Copy each of the items below word for word, leaving out the pictures.

(Source records)
/---

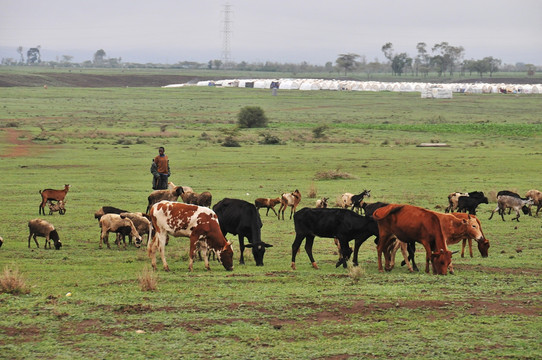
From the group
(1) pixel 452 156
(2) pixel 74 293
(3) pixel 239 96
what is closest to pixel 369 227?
(2) pixel 74 293

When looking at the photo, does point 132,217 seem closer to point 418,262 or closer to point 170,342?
point 418,262

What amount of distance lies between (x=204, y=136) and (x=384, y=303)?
Answer: 48331 millimetres

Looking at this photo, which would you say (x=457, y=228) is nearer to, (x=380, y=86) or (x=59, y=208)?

\---

#### Right answer:
From the group
(1) pixel 452 156
(2) pixel 74 293
(3) pixel 239 96
what is closest to pixel 369 227?
(2) pixel 74 293

When looking at the photo, does point 132,217 seem closer to point 418,262 or closer to point 170,342?
point 418,262

What amount of distance lies between (x=204, y=136) and (x=384, y=303)?
Answer: 48331 millimetres

Looking at this photo, which would you say (x=457, y=228) is nearer to, (x=380, y=86) or (x=59, y=208)?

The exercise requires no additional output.